SunPower announced a plan Monday to split into two companies, one focused on the U.S. distributed solar and storage market and the other on overseas PV manufacturing — with China’s Tianjin Zhonghuan Semiconductor to invest nearly $300 million into the newly formed manufacturing group.

SunPower itself will remain headquartered in Silicon Valley and continue to be led by current CEO Tom Werner. The 35-year-old company will focus on installing high-efficiency solar systems for residential and commercial customers, while expanding its offerings in batteries and other energy services for its largely North American customers.

Meanwhile, a new company known as Maxeon Solar will be formed, to be headquartered in Singapore and led by Jeff Waters, currently CEO of SunPower’s Technologies business unit.

Tianjin Zhonghuan Semiconductor (TZS), a longtime supply partner of SunPower, will make an equity investment of $298 million into the new company, allowing it to scale up production of its Maxeon 5 solar panels in Malaysia while developing its Maxeon 6 technology.

SunPower will continue leasing space at the manufacturing facilities it acquired last year from SolarWorld Americas in Oregon and sold in September*, and it will continue to conduct early-stage research into PV technology. But Maxeon Solar will take control of the remainder of SunPower’s global factories, spanning Malaysia, Mexico, the Philippines and France, effectively taking SunPower out of the manufacturing big league.

Maxeon will have an exclusive deal to supply SunPower with modules in the U.S. and Canada.

SunPower will remain a publicly listed company, and Maxeon will eventually join it in trading on the U.S.-based Nasdaq exchange. French oil and gas giant Total — SunPower’s largest shareholder since 2011 — said it intends to remain a shareholder of both companies.

"Manufacturing and downstream both have unique risk profiles, and separating the businesses out allows the two entities to optimize their investment decisions," said Ravi Manghani, head of solar at Wood Mackenzie Power & Renewables.

The announcement represents one of the biggest strategic shifts for SunPower since the U.S. solar group launched onto the public markets in 2005. It reflects the increasing maturation and specialization of the global solar market, but also the persistent weakness of SunPower's stock price amid the ongoing consolidation and commodification of the upstream PV industry. 
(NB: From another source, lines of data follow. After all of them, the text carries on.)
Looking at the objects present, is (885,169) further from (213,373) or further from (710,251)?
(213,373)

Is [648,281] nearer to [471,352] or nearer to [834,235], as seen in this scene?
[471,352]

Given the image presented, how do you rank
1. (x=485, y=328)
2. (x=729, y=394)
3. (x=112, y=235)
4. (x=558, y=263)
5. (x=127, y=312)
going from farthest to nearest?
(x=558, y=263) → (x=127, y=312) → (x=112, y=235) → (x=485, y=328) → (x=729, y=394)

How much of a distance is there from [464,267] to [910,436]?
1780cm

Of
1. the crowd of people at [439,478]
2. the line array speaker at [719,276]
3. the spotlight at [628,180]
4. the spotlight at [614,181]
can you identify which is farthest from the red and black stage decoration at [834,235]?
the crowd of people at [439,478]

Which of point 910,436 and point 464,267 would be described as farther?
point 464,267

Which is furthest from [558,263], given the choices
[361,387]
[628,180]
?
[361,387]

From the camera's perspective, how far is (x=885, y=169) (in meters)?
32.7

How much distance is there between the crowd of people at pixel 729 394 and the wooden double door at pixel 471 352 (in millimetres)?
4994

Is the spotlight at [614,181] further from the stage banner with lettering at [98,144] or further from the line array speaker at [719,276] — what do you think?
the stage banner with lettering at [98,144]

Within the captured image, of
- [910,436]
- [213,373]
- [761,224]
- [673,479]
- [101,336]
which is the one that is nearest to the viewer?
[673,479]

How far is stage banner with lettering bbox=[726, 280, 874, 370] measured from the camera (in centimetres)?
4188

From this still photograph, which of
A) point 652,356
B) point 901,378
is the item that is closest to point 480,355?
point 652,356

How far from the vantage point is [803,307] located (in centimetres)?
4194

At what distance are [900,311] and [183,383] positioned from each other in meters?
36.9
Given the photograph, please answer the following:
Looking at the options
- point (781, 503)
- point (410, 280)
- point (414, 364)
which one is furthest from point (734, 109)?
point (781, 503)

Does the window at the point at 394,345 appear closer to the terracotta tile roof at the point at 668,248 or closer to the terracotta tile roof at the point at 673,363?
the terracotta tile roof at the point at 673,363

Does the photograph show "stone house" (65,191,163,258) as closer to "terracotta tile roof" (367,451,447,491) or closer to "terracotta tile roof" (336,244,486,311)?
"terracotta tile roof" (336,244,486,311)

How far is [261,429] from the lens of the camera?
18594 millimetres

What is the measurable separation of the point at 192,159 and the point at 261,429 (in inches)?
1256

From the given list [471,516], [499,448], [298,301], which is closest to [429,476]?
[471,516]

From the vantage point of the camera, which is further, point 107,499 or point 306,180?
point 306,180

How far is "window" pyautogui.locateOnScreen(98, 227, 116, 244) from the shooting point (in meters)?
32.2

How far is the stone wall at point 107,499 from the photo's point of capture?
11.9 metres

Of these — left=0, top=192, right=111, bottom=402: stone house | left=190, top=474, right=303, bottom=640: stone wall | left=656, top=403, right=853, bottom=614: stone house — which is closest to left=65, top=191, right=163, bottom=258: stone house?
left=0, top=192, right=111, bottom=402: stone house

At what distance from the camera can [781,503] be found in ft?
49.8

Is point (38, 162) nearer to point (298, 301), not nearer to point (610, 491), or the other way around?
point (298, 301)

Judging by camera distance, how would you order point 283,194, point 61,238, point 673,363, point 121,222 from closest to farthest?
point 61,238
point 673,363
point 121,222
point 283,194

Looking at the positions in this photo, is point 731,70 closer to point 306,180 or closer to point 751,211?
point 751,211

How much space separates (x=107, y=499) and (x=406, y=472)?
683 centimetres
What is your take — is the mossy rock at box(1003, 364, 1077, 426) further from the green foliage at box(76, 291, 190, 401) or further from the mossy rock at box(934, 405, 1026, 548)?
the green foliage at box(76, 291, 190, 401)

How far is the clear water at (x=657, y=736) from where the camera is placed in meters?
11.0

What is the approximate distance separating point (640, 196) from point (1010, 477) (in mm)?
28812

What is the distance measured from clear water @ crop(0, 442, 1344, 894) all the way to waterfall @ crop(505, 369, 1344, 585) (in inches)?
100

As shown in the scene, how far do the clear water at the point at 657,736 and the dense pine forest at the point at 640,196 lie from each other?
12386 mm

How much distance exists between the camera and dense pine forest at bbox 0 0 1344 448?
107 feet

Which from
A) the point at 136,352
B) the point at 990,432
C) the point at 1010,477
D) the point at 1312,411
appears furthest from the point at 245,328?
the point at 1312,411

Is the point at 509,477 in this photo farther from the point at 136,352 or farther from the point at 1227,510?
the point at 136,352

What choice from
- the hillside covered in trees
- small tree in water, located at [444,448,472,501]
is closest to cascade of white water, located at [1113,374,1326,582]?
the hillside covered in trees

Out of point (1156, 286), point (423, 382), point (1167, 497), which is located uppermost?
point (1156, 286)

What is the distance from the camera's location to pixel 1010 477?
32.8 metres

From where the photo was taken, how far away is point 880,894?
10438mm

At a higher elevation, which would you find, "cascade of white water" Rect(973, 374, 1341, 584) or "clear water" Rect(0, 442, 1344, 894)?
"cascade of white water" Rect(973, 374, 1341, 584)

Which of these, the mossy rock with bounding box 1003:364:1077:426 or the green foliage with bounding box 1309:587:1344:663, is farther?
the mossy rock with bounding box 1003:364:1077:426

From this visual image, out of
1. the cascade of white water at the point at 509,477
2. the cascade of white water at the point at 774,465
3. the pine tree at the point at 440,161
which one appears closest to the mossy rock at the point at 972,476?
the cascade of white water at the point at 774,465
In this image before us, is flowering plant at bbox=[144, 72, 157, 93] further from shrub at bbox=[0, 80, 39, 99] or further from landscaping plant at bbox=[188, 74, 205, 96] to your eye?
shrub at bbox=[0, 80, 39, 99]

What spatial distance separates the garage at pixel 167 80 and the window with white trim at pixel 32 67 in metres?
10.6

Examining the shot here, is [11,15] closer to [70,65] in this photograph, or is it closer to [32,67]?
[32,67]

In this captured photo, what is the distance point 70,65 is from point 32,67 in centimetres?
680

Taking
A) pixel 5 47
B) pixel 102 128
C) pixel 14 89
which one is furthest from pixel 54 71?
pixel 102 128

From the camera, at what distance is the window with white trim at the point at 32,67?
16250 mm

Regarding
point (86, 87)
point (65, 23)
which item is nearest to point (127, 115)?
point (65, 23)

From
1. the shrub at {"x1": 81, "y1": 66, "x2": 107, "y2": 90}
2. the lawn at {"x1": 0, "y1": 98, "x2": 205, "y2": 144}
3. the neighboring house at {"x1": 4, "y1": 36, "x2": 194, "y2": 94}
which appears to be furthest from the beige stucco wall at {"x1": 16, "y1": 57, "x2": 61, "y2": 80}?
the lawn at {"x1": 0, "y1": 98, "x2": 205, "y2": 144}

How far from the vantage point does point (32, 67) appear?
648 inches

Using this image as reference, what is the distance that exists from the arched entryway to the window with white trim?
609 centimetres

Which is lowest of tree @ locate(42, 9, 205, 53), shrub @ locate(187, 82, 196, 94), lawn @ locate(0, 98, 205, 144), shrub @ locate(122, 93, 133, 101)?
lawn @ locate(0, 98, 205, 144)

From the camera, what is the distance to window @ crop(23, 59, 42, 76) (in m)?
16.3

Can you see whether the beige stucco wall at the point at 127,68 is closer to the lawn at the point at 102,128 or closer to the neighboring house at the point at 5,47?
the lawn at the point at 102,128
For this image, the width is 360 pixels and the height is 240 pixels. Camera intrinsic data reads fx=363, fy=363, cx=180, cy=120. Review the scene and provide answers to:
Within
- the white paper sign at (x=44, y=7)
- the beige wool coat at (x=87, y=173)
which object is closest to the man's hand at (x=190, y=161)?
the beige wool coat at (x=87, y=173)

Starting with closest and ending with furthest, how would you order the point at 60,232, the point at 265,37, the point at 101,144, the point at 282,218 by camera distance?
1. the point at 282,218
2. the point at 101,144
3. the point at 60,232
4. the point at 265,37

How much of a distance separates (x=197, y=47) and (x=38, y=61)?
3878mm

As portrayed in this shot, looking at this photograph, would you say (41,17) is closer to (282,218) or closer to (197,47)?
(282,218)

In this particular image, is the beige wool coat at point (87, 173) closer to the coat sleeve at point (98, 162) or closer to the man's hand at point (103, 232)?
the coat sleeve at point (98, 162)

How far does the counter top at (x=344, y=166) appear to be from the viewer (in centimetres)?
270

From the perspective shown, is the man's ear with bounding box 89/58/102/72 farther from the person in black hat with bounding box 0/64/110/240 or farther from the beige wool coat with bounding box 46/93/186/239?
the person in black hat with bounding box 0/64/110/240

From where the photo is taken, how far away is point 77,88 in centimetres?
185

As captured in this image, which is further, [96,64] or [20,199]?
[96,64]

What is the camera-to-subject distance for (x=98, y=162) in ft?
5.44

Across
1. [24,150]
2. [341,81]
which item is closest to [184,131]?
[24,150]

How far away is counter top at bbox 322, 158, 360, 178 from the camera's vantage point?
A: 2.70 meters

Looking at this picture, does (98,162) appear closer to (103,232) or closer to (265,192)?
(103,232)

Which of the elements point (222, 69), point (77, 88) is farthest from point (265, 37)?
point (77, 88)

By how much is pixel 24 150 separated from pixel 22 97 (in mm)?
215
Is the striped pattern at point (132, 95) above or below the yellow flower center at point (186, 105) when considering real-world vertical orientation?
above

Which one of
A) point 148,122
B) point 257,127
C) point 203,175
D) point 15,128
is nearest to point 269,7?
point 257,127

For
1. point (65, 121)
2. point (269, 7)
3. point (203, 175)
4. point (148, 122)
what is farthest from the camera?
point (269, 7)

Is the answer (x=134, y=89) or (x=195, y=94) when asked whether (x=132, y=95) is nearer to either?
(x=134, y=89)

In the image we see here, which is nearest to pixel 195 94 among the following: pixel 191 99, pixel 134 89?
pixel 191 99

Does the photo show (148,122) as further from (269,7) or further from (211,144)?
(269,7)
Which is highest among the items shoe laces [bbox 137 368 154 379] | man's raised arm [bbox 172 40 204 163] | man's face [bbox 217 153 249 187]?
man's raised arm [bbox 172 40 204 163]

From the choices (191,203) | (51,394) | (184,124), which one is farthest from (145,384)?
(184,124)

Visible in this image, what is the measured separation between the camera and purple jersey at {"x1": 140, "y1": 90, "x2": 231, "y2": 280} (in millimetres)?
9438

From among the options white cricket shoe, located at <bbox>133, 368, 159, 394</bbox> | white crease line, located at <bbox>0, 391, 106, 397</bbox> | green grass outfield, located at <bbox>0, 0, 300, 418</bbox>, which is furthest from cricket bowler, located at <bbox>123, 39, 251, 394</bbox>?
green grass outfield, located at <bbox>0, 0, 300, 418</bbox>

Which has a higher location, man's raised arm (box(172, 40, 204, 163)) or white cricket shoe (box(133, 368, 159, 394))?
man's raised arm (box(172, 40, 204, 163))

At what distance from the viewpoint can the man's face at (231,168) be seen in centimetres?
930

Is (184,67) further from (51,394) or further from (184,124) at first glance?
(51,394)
Total invested in SunPower eight years ago at $23.25 per share, marking an important early step by an oil supermajor into the renewables business. But the shares have traded well below that price in recent years.

In a conference call Monday, SunPower CEO Werner said the split would "enhance shareholder value in the near term" while "improving the long-term profitability of both companies."

The solar industry is “entering a period of extended growth where success will be driven by value chain specialization, technology innovation and economies of scale,” Werner said. “This new structure and investment will create two focused businesses, each with unique expertise to excel in their part of the value chain."

SunPower shares were up around 4 percent to $8.70 at midday Monday on the news. The shares have fallen sharply since touching $15 in September, having started the year around $6.30. 

New manufacturing giant?

SunPower plans to spin off all of its shares in Maxeon Solar to its existing shareholders, after which TZS will make its $298 million investment into the new company. That funding will give Shenzhen-listed TZS a roughly 29 percent stake in Maxeon Solar at an implied post-money equity value of $1.03 billion, with SunPower’s shareholders in control of the remainder. The deal is expected to close in the second quarter of 2020.

“As the main shareholder of SunPower, we support this transaction which will bring clarity and focus for both entities on their respective activities,” Total CEO Patrick Pouyanné said in a statement.

SunPower's revamp is the most recent among many. In 2018 the company started spinning off its utility-scale capabilities — expertise that later found a home in the creation of Terabase Energy — and this year began laying out plans to focus on energy services. That means selling more storage and pitching customers on services like demand-charge management — parts of the business that are marginal today but that Werner plans to grow.

The pivot away from manufacturing will make SunPower itself a "capex- and opex-light" business, Werner said, "with easy-to-model financials and a cash-based [profit and loss]" framework.

Meanwhile, for Maxeon Solar, the backing of TZS will come with better supplier relationships within China and greater access to the country's world-leading solar market, Waters said on the conference call.

TZS is one of the world's largest suppliers of wafers used to make semiconductors and solar cells, with about 30 gigawatts of capacity in operation. 

The global solar market is entering a new growth phase, with solar now the leading source of new generation capacity in many countries, Waters noted.

"We believe this era will be characterized by significantly higher deployment rates; that high-performance technologies will become the norm rather than the exception; and that the industry will consolidate around a small group of companies that combine technology acumen, access to capital and marketing expertise."

"We intend to lead this group," Waters said.

*Correction: this article originally stated that SunPower would continue ownership of the Oregon factory it acquired from SolarWorld Americas. In September, SunPower closed a deal to sell those facilities to Ragingwire Data Centers, Inc. and is now leasing a portion of the facilities.